Output all of the data exactly as it appears, but leave out any pictures it contains.

*Dataset extract*:

┄┄┄┄┄┄

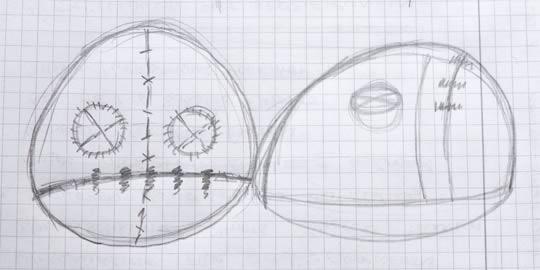 Voodoo-Nadelkissen – Form | Geben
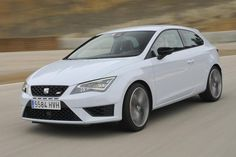 Seat Leon SC Cupra Photos and Specs. Photo: Leon SC Cupra Seat prices and 26 perfect photos of Seat Leon SC Cupra Car Deals, Perfect Photo, Plates, Specs, Vehicles, Delivery, Cars, Licence Plates, Autos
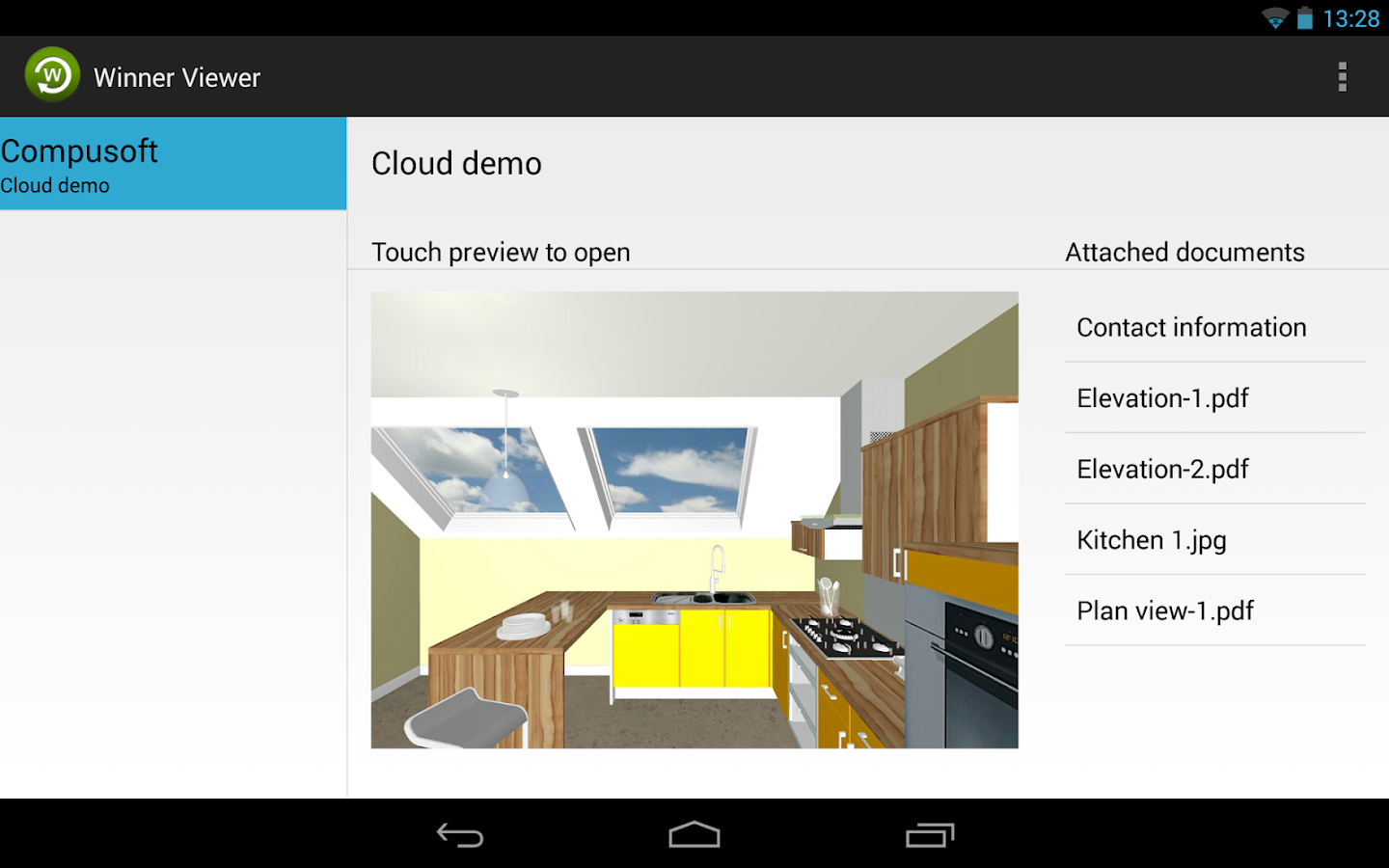 Winner Viewer - Kitchen in 3D - Android Apps on Google Play title=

┄┄┄┄┄┄

*Solution for this exercise*:
 Voodoo-Nadelkissen – Form | Geben
 Seat Leon SC Cupra Photos and Specs. Photo: Leon SC Cupra Seat prices and 26 perfect photos of Seat Leon SC Cupra Car Deals, Perfect Photo, Plates, Specs, Vehicles, Delivery, Cars, Licence Plates, Autos
 Winner Viewer - Kitchen in 3D - Android Apps on Google Play title=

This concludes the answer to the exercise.